BPOM Dorong Literasi untuk Swamedikasi Aman dan Bertanggung Jawab

Badung, IDN Times - Badan Pengawas Obat dan Makanan (BPOM) mendorong literasi kesehatan nasional dan memperkuat ketahanan sistem kesehatan melalui praktik swamedikasi atau self-care yang bertanggung jawab. Swamedikasi merupakan tindakan yang dilakukan individu untuk diri sendiri dalam membangun dan menjaga kesehatan, mencegah penyakit, mengelola kondisi ringan, hingga mencari perawatan profesional jika diperlukan.
Kepala BPOM, Prof Taruna Ikrar, mengungkapkan peningkatan proporsi penyakit tidak menular menuntut masyarakat untuk memiliki kemampuan menjaga kesehatan secara mandiri. Sehingga, swamedikasi atau pengobatan mandiri yang dilakukan dengan tepat dan bertanggung jawab jadi pilar penting dalam mewujudkan masyarakat yang sehat serta produktif.
“Berdasarkan data BPS, tren swamedikasi di Indonesia menujukkan peningkatan signifikan dalam lima tahun terakhir. Pada tahun 2019, sekitar 71,46 persen masyarakat Indonesia melaporkan melakukan pengobatan sendiri.
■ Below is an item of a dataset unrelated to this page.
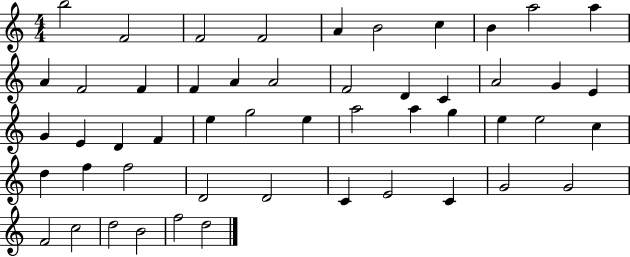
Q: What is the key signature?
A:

Angka ini naik menjadi sekitar 84,23 persen pada tahun 2021, dan masih bertahan pada kisaran 80 persen pada tahun 2023,” terangnya dalam Asia Pacific Self-Medication Industry (APSMI) Summit di Nusa Dua, Kabupaten Badung, Kamis (9/10/2025).
Data tersebut, lanjutnya, menunjukkan bahwa swamedikasi menjadi bagian dari perilaku kesehatan masyarakat Indonesia, dan perlu diimbangi dengan peningkatan literasi kesehatan agar tetap aman.
1. Peningkatan literasi melalui kampanye Cek KLIK

Peningkatan literasi obat dan pangan terus dilakukan oleh BPOM melalui program edukasi publik. Di antaranya dengan kampanye Cek KLIK atau cek kemasan, label, izin edar, dan kedaluwarsa di berbagai daerah.
“Kampanye ini ditujukan sebagai upaya preventif guna melindungi masyarakat dari risiko penggunaan obat yang tidak aman, dan juga mendorong masyarakat agar lebih kritis dalam memilih serta menggunakan produk kesehatan,” tuturnya.
2. Perkuat akses obat

Langkah strategis lainnya dari BPOM adalah memperkuat akses obat dengan memastikan efikasi, keamanan, dan mutu, serta menyediakan informasi yang jelas untuk penggunaan setiap orang. Di antaranya dengan menegakkan praktik distribusi yang baik bagi pedagang besar farmasi untuk memastikan integritas rantai pasokan dan mengatur peredaran obat bebas di apotek maupun fasilitas ritel lainnya.
“Kami juga mengatur pengelolaan OTC online dan fasilitas lainnya, termasuk pengadaan, penyimpanan, pengiriman, pengembalian, dan pelaporan. Kemudian, pengembangan sistem pengawasan berbasis teknologi melalui penerapan 2D barcode dan e-label yang memungkinkan konsumen untuk memverifikasi keaslian produk,” jelasnya.
3. Regulasi yang seimbang dan penguatan kolaborasi multisektoral

Taruna menambahkan, BPOM berkomitmen untuk merumuskan regulasi yang seimbang dengan perkembangan teknologi serta perlindungan masyarakat. Hal ini tentu saja dengan mengedepankan aspek keamanan, khasiat, dan mutu obat, serta inovasi kesehatan yang bertanggung jawab.
“Swamedikasi tidak dapat ditangani oleh satu pihak saja, namun membutuhkan pendekatan lintas sektor. Melalui APSMI Summit ini diharapkan mencakup penguatan kolaborasi multisektoral, kemitraan publik hingga swasta, dan peta jalan yang jelas untuk tahun mendatang. Sehingga, komitmen berkelanjutan dari semua pihak untuk mengintegrasikan swamedikasi sebagai komponen penting dari cakupan kesehatan universal bisa terwujud,” ujarnya.